Few mobile games today are finished when they launch. Not in a bug-ridden, Early Access kind of way, mark you. Instead, a relentless tide of updates and content expansions means that a title downloaded on day one is rarely the same if download months or even just weeks later.

Finnish studio FuturePlay has embraced this reality, and shunned the notion of pushing its games’ releases further and further back in order to achieve launch day perfection. Instead, it focused on the most fundamental elements of its debut title Farm Away, launching the game less than six months after development began.

The title – a farm management game that breaks up the tedium of waiting for timers by constantly given players crop to collect – has already attracted and monetised a strong community of users. It has already garnered more than 2,200 reviews on the App Store, 92 per cent of which are positive, and the team is already hard at work on adding more to the game.

CEO Jami Laes, formerly of Angry Birds studio Rovio, attributes this quick development time to a unique and highly focused method of creating games.

“We had a very clear and tight focus and we didn’t allow any feature creep to ruin our intended schedule,” he tells Develop. We wanted to get out early and build what we call a Minimum Awesome Product.

“Farm Away didn’t have the gacha collection and unlocking mechanic at launch or many of the social features and other things that we are thinking of adding next year. We didn’t make any hard compromises during development that weren’t already planned from the start. We launched with the feature set we intended to."

Laes adds that the team were ahead of schedule for most of the project but third-party bugs pushed the game’s development-to-submission time to a still rather speedy five months. Having achieved such a rapid turnaround, the Futureplay team are now determined to continue making games to this timescale.

We didn’t make any hard compromises during development that weren’t already planned from the start. We launched with the feature set we intended to.

“For our next projects we are intending to keep to an under six months development cycle, even when we will be launching with more features and content at initial launch than Farm Away had,” says Laes. “For our next game we don’t need to start everything from scratch and we can fast follow ourselves.”

So how can studios build their own games in such a speedy way? What’s the secret to launching a game less than six months after you have begun working on it?

“Before you even start, you have to agree on a genre, mechanic or type of game you know how to make and that fits with the team and your product thinking,” advises Laes.

“Then, make sure you know really well what game you are aiming to develop before you start. You can’t achieve short dev cycles if you have a vague concept and if you are trying to find out during development what game to develop. Make sure the tight focus and launch scope is understood by the whole team and everybody is a 100 per cent committed to it. 

“Finally make sure you know early on what your Minimum Awesome Product scope is, and what you have planned post launch and stay focused on that. Plan well, with buffer and vacations and so on. No matter how short your dev cycle, it is still game development and you need to take those things into account.”

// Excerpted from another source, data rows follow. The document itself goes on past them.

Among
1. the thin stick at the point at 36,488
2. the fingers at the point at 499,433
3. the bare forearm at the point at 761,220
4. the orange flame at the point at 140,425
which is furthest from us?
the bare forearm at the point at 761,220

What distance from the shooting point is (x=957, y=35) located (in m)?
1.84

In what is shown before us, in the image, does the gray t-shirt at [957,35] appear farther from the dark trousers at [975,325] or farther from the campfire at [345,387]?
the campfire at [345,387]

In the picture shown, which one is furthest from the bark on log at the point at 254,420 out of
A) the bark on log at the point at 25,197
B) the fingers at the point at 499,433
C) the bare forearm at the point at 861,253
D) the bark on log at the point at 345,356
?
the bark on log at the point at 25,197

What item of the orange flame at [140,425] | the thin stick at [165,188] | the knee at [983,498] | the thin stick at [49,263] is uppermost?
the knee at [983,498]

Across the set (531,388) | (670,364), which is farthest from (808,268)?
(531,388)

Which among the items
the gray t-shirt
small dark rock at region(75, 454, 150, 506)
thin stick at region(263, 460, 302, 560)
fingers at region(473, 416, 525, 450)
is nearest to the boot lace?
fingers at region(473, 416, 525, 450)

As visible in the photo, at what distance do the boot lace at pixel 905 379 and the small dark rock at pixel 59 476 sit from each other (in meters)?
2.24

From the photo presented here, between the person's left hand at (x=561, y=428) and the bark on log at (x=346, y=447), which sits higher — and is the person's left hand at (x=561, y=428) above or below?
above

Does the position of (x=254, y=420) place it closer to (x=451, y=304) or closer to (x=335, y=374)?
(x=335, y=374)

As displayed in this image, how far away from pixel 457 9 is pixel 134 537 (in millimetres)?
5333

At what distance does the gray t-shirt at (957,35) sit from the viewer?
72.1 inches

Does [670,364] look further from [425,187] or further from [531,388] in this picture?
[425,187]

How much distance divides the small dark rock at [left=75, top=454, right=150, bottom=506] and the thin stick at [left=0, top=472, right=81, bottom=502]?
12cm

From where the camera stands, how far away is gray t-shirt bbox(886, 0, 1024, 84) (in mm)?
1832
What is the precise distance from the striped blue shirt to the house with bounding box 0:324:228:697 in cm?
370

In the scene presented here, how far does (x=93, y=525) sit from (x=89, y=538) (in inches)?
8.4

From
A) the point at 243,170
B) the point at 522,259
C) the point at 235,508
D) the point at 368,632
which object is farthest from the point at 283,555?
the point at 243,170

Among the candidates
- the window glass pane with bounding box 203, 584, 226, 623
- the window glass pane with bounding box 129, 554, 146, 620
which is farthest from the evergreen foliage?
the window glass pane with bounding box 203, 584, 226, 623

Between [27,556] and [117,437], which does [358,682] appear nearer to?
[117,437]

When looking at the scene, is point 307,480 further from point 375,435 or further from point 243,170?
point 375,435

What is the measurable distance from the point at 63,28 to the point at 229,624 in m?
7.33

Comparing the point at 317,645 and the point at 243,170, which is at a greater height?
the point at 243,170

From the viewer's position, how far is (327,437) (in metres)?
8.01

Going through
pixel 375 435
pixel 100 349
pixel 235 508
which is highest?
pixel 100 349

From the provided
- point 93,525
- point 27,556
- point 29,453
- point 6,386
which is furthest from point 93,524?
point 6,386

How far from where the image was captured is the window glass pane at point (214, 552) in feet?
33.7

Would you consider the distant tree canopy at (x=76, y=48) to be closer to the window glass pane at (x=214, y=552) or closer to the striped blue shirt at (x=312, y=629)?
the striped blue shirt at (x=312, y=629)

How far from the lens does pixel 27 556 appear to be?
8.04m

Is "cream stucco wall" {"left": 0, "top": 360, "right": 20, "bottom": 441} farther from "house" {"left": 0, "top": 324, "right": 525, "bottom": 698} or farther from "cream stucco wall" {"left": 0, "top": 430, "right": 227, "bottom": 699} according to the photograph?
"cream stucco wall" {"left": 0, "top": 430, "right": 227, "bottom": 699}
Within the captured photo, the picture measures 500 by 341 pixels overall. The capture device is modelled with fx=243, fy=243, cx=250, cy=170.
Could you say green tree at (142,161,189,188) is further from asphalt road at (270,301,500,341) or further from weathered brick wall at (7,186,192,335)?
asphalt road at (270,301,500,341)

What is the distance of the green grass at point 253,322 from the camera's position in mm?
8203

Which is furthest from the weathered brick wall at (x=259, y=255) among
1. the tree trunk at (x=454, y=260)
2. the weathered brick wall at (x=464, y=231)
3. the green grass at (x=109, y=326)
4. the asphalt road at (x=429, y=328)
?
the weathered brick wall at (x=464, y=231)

Monetisation is also important to consider from the beginning. And while it might be tempting to copy the business models that generate millions for rival games, Laes advises that developers ignore their competition for the most part.

“Don’t focus only on what works in other games or right now, but think what else could work in your game,” he says. “Build your game in a way that you have options on how to monetise more players, more from paying users, more from ad viewers and improve your performance with platforms and ad partners.”

Futureplay’s business model has been a hit with mobile gamers. While 75 per cent of Farm Away’s revenues are generated by ads, little to no consumers have complained thanks to the use of incentivised rewards, and Laes reports that the money made by in-app purchases is growing.

“We are humbled, thankful and thrilled that the market, players, partners and platforms have taken our game to their hearts and shown us with their love that we are doing something right,” he says.

“We aim to keep it that way and we are going to do even cooler things going forward thanks to the support Farm Away has been given.”